En mi caso, además de ese permiso, tuve que solicitar
la visa correspondiente en el consulado de México, la cual, felizmente, me fue
otorgada días antes de mi salida programada: ¡el 11 de octubre de 2001!
Quizás esa fecha no signifique nada para algunos, pero
si recordamos que un mes antes, el 11 de septiembre, ocurrieron los atentados
terroristas al World Trade Center en Nueva York, la coincidencia es notable. Mi
salida hacia México era precisamente el 11 de octubre, y mi visita sería al
México Trade Center. Si hubiera sido supersticioso o atendido las advertencias
de amigos y familiares, quizá habría rechazado el viaje. Sin embargo, mi pasión
por conocer nuevos lugares y respirar otros aires fue más fuerte, y disfruté
una estancia maravillosa: descubrí muchas cosas nunca antes vistas y pude, como
otros cubanos con la misma oportunidad, comprar mis primeros soñados equipos
electrónicos y traer regalos para la familia.
Así, sin haberlo planeado, pasé a la selecta categoría
de cubanos que habían escapado de la enorme burbuja del “sistema socialista
perfecto” y su alabada “sociedad planificada”, para conocer algunas facetas del
“despiadado sistema capitalista” y su “sociedad de consumo”. Ese primer viaje
al extranjero fue transformador y cambió radicalmente mi forma de pensar. No
solo fue un regalo inesperado, sino también una ventana hacia el mundo real,
fuera del ostracismo en que crecimos.

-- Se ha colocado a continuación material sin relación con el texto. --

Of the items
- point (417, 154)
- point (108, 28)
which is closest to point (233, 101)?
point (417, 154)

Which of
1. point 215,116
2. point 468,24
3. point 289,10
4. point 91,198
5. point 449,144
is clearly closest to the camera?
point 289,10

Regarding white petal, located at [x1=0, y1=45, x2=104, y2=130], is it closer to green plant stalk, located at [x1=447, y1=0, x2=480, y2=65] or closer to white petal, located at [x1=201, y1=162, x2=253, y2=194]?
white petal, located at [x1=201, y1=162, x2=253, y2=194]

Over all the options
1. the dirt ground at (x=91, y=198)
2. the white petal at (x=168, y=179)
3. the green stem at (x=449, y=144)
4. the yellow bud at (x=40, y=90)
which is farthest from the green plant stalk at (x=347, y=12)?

Fue un recordatorio de que la libertad de
explorar, conocer y decidir es un privilegio humano invaluable, y que cada
oportunidad para cruzar fronteras, físicas o mentales, puede transformar
nuestra vida y nuestra forma de entender el mundo.

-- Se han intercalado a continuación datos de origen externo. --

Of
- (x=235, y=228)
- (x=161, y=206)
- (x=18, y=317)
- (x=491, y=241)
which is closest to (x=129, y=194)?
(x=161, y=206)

Más de cinco décadas después, el 16 de octubre de
2012, el Gobierno cubano anunció la supresión del obsoleto requisito de permiso
de salida, y los cubanos dejaron de necesitar la famosa “tarjeta blanca”. No
obstante, la capacidad real de viajar del cubano desde entonces y hasta la
fecha sigue estando condicionada —y limitada— por:
• Visas y requisitos impuestos por los países de
destino.
• Recursos económicos (costos excesivos de pasaporte,
billete, visados, etc.).
• Medidas sanitarias y de control internacional
(pandemias).
• Restricciones administrativas puntuales en casos
concretos (personas investigadas, militares o determinadas categorías que
pueden seguir sometidas a limitaciones administrativas).
Aunque se han logrado ciertas libertades en la
posibilidad de viajar de los cubanos, el Estado continúa controlando y
limitando los derechos legítimos de los ciudadanos, reservando privilegios solo
para la alta cúpula y sus allegados. Así, el acceso al exterior sigue siendo,
para muchos cubanos, un verdadero “premio”, al igual que el que obtuve en 2001,
y dejará de serlo solo cuando ocurra un cambio radical.